Un fiasco colossale, quindi? Saremmo davvero tentati di concludere la nostra analisi in questo modo, ma sarebbe ingiusto nei confronti di coloro che hanno lavorato con impegno per garantire alla pellicola un minimo di qualità. Prima fra tutti Mandy Moore, autrice delle belle e trascinanti coreografie. Meritano un encomio pure il compositore Jeff Morrow e i songwriter Benj Pasek e Justin Paul che, con la collaborazione di Jack Feldman, hanno realizzato le nuove, piacevolissime canzoni. Infine, una menzione speciale per le due interpreti principali, entrambe decisamente in parte: Rachel Zegler è una solare e credibilissima Biancaneve, perfettamente a suo agio nei passaggi musicali (come già aveva dimostrato nel remake di West Side Story di Steven Spielberg) e in grado di esprimere una sincera purezza d’animo.
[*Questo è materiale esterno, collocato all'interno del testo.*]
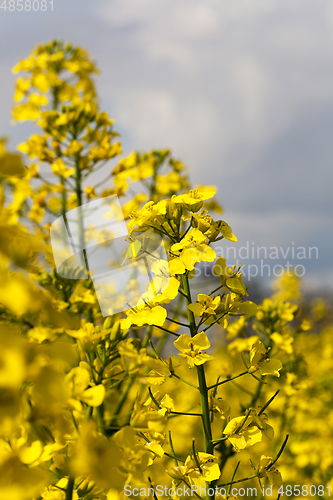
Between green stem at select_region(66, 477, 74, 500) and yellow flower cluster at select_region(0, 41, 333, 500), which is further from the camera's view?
green stem at select_region(66, 477, 74, 500)

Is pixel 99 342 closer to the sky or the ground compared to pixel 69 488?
closer to the sky

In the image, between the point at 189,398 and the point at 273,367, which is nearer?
the point at 273,367

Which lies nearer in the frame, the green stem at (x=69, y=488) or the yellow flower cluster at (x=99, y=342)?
the yellow flower cluster at (x=99, y=342)

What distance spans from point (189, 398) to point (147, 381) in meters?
4.02

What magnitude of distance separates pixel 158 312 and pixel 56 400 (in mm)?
517

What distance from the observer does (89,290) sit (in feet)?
5.61

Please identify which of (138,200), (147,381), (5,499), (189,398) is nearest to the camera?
(5,499)

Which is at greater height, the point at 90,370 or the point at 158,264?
the point at 158,264

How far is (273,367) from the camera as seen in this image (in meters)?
1.16

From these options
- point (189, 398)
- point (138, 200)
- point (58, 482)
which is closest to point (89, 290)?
point (58, 482)

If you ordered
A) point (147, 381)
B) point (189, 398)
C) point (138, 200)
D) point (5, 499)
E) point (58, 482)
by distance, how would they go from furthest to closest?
point (189, 398), point (138, 200), point (147, 381), point (58, 482), point (5, 499)

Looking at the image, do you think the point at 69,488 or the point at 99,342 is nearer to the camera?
the point at 69,488

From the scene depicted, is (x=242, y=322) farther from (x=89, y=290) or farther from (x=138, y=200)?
(x=138, y=200)

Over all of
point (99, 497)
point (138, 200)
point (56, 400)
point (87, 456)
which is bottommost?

Mentre Gal Gadot è parsa quasi divertita nell’esibirsi in atti di malvagità assoluta.

In chiusura, dunque, non resta che porsi una domanda: con tanti talenti a disposizione e un budget stimato tra i 240 e i 270 milioni di dollari, come ha fatto la Disney ad arrivare a un esito così modesto? Che qualcuno ci aiuti a rispondere, perché noi non ne siamo proprio capaci.